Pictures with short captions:
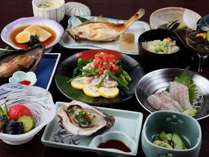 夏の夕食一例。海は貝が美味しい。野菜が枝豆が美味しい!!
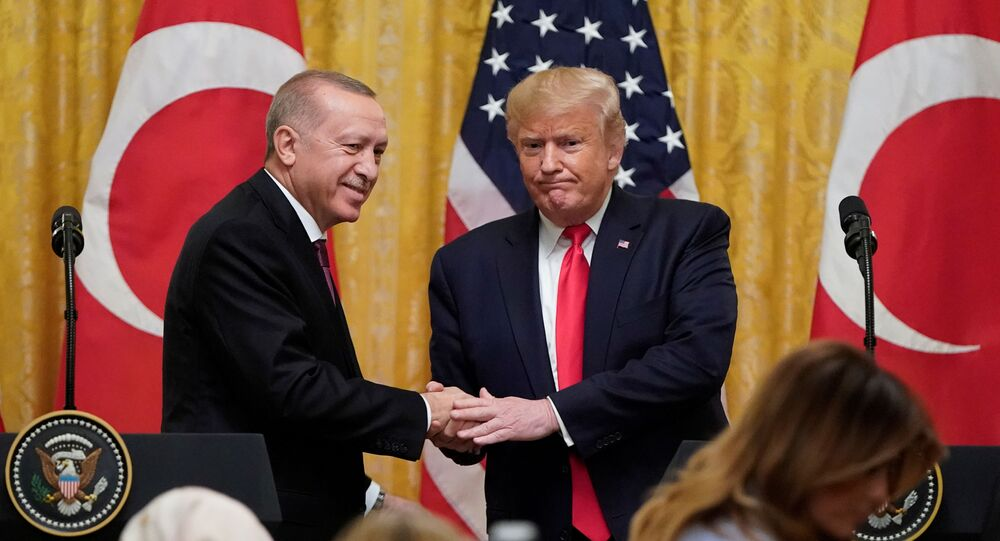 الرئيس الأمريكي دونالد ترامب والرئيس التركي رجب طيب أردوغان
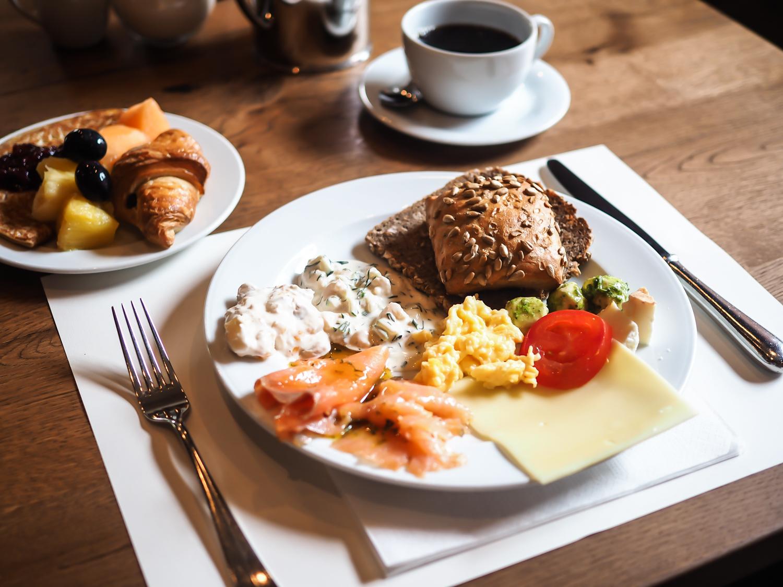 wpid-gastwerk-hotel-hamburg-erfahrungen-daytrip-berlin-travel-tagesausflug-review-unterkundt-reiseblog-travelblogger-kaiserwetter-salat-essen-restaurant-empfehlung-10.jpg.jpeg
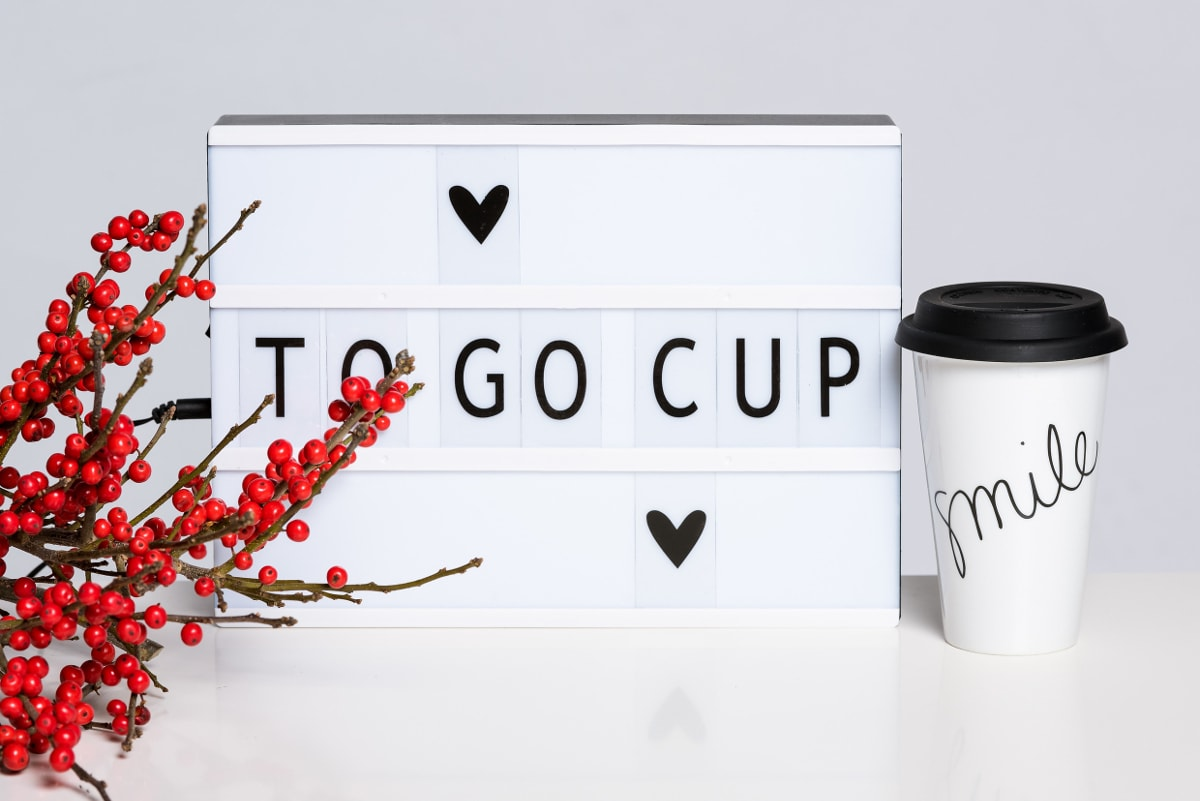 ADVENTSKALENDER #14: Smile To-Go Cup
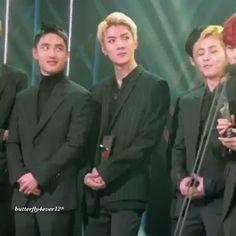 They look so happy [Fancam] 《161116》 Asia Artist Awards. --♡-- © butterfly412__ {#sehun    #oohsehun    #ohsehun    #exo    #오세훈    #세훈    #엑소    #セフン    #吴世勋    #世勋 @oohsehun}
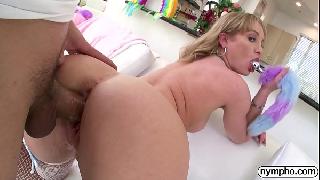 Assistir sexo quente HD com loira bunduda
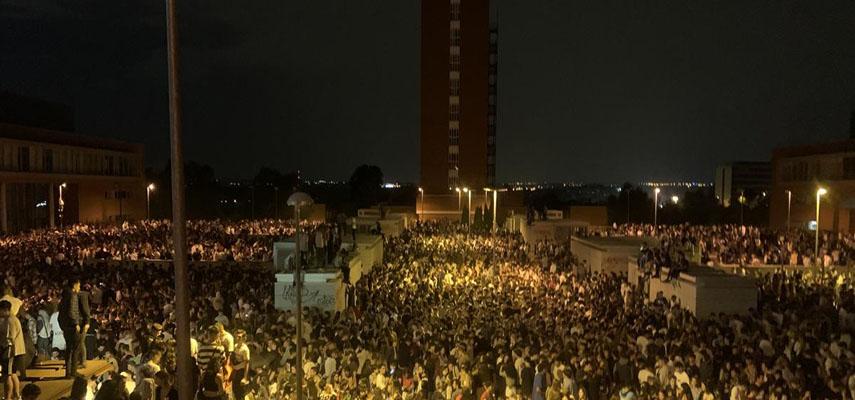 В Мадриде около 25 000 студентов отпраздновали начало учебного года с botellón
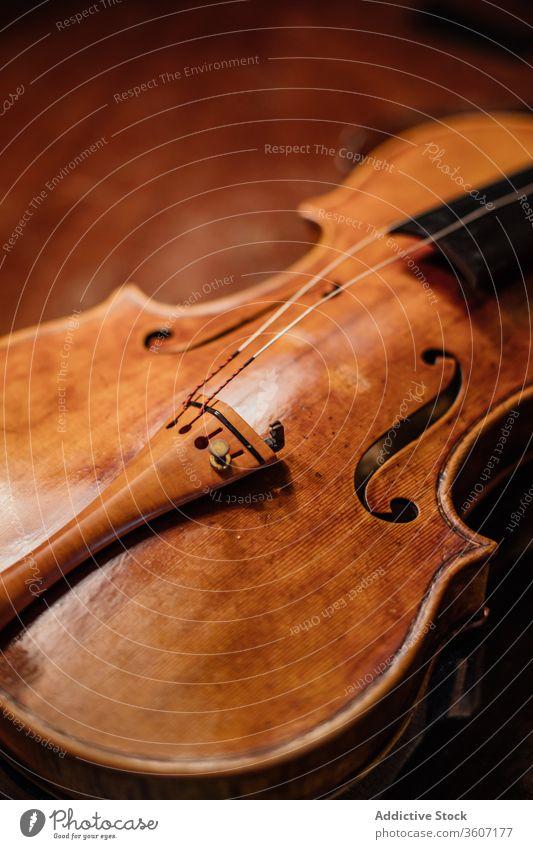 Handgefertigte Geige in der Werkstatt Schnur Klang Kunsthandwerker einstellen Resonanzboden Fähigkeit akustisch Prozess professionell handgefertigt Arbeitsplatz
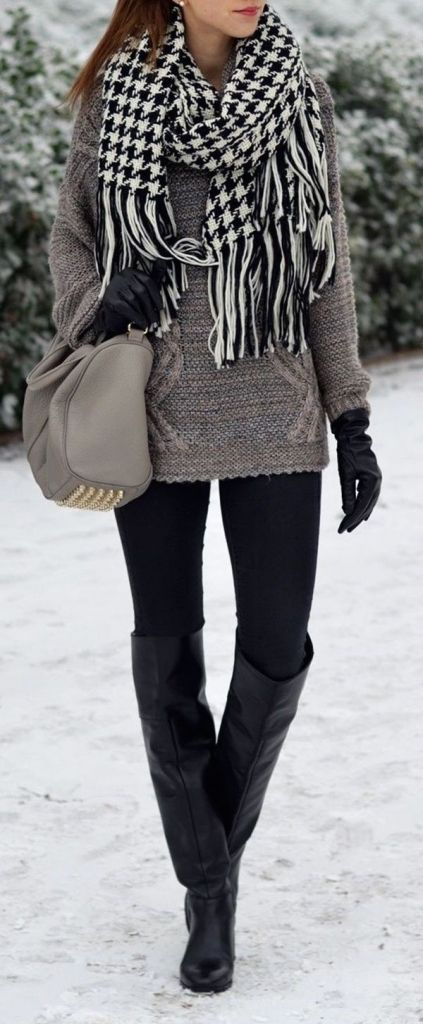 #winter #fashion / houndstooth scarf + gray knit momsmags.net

ACTIVITY: Reproduce the data exactly as it appears above. Pictures are to be left out.

RESPONSE BOX:
 夏の夕食一例。海は貝が美味しい。野菜が枝豆が美味しい!!
 الرئيس الأمريكي دونالد ترامب والرئيس التركي رجب طيب أردوغان
 wpid-gastwerk-hotel-hamburg-erfahrungen-daytrip-berlin-travel-tagesausflug-review-unterkundt-reiseblog-travelblogger-kaiserwetter-salat-essen-restaurant-empfehlung-10.jpg.jpeg
 ADVENTSKALENDER #14: Smile To-Go Cup
 They look so happy [Fancam] 《161116》 Asia Artist Awards. --♡-- © butterfly412__ {#sehun    #oohsehun    #ohsehun    #exo    #오세훈    #세훈    #엑소    #セフン    #吴世勋    #世勋 @oohsehun}
 Assistir sexo quente HD com loira bunduda
 В Мадриде около 25 000 студентов отпраздновали начало учебного года с botellón
 Handgefertigte Geige in der Werkstatt Schnur Klang Kunsthandwerker einstellen Resonanzboden Fähigkeit akustisch Prozess professionell handgefertigt Arbeitsplatz
 #winter #fashion / houndstooth scarf + gray knit momsmags.net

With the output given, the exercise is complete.